无需训练的多模态扩散Transformer文本引导色彩编辑 (Training-Free Text-Guided Color Editing with Multi-Modal Diffusion Transformer)

Text-guided color editing in images and videos is a fundamental yet unsolved problem, requiring fine-grained manipulation of color attributes, including albedo, light source color, and ambient lighting, while preserving physical consistency in geometry, material properties, and light-matter interactions. Existing training-free methods offer broad applicability across editing tasks but struggle with precise color control and often introduce visual inconsistency in both edited and non-edited regions. In this work, we present ColorCtrl, a training-free color editing method that leverages the attention mechanisms of modern Multi-Modal Diffusion Transformers (MM-DiT). By disentangling structure and color through targeted manipulation of attention maps and value tokens, our method enables accurate and consistent color editing, along with word-level control of attribute intensity. Our method modifies only the intended regions specified by the prompt, leaving unrelated areas untouched. Extensive experiments on both SD3 and FLUX.1-dev demonstrate that ColorCtrl outperforms existing training-free approaches and achieves state-of-the-art performances in both edit quality and consistency. Furthermore, our method surpasses strong commercial models such as FLUX.1 Kontext Max and GPT-4o Image Generation in terms of consistency. When extended to video models like CogVideoX, our approach exhibits greater advantages, particularly in maintaining temporal coherence and editing stability. Finally, our method also generalizes to instruction-based editing diffusion models such as Step1X-Edit and FLUX.1 Kontext dev, further demonstrating its versatility.

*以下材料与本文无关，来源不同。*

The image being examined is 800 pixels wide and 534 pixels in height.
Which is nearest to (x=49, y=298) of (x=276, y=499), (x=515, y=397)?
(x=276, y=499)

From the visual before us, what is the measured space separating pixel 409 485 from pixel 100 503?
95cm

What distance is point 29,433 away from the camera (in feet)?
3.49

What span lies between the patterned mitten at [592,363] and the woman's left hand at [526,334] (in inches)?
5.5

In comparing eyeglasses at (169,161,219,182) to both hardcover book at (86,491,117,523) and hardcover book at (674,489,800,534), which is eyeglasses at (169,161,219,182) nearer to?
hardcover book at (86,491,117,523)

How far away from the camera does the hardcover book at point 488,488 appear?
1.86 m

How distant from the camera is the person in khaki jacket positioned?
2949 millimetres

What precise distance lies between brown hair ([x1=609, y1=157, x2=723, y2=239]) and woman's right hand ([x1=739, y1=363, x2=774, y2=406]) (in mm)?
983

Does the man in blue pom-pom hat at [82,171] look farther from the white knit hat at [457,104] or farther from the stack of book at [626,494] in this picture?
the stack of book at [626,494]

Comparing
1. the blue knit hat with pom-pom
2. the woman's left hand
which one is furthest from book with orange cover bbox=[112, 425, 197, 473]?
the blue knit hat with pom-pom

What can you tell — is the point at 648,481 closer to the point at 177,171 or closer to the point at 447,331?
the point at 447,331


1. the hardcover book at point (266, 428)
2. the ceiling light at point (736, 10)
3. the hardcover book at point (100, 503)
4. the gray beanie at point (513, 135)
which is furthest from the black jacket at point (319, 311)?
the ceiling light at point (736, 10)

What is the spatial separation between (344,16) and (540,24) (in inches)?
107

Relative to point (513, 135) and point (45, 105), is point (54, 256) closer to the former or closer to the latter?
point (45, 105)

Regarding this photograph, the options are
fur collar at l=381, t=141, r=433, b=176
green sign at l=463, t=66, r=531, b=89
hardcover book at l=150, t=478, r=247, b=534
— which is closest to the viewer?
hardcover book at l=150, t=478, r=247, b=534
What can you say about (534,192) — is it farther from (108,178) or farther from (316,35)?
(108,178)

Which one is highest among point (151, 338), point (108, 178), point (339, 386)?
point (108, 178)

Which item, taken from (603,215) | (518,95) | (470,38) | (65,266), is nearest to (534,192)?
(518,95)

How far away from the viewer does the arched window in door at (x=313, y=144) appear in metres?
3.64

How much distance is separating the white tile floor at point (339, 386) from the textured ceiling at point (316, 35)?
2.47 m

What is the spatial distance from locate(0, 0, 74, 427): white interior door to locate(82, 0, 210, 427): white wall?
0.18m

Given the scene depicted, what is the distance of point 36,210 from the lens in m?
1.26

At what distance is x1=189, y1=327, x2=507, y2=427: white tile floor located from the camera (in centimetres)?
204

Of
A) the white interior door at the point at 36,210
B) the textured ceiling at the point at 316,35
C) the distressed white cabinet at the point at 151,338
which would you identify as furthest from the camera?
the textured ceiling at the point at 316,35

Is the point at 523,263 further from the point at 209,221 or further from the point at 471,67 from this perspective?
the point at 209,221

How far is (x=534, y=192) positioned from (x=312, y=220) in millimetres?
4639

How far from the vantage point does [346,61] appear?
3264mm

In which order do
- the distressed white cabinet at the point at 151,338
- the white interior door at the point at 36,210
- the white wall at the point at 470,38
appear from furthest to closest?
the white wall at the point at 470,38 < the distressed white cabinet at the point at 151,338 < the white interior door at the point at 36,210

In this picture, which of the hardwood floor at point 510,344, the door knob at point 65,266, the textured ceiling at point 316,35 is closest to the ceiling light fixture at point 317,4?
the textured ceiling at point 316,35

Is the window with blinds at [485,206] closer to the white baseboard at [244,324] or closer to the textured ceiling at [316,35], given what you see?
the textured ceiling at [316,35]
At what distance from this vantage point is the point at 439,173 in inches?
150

翻译：图像与视频的文本引导色彩编辑是一个基础但尚未完全解决的难题，它需要对色彩属性（包括反照率、光源颜色和环境光照）进行细粒度操控，同时保持几何结构、材质属性以及光-物质相互作用的物理一致性。现有的无需训练方法虽在各类编辑任务中具有广泛适用性，但难以实现精确的色彩控制，并常在编辑区域与非编辑区域引入视觉不一致性。本研究提出ColorCtrl，一种无需训练的色彩编辑方法，它利用现代多模态扩散Transformer（MM-DiT）的注意力机制。通过对注意力图和值令牌进行针对性操控以实现结构与色彩的分离，我们的方法能够实现精确且一致的色彩编辑，并支持对属性强度的词级控制。该方法仅修改提示词指定的目标区域，而保持无关区域不变。在SD3和FLUX.1-dev上进行的大量实验表明，ColorCtrl超越了现有的无需训练方法，在编辑质量和一致性方面均达到了最先进的性能。此外，我们的方法在一致性方面超越了FLUX.1 Kontext Max和GPT-4o Image Generation等强大的商业模型。当扩展到如CogVideoX等视频模型时，我们的方法展现出更大优势，尤其是在保持时间连贯性和编辑稳定性方面。最后，我们的方法也能泛化到基于指令的编辑扩散模型，如Step1X-Edit和FLUX.1 Kontext dev，进一步证明了其多功能性。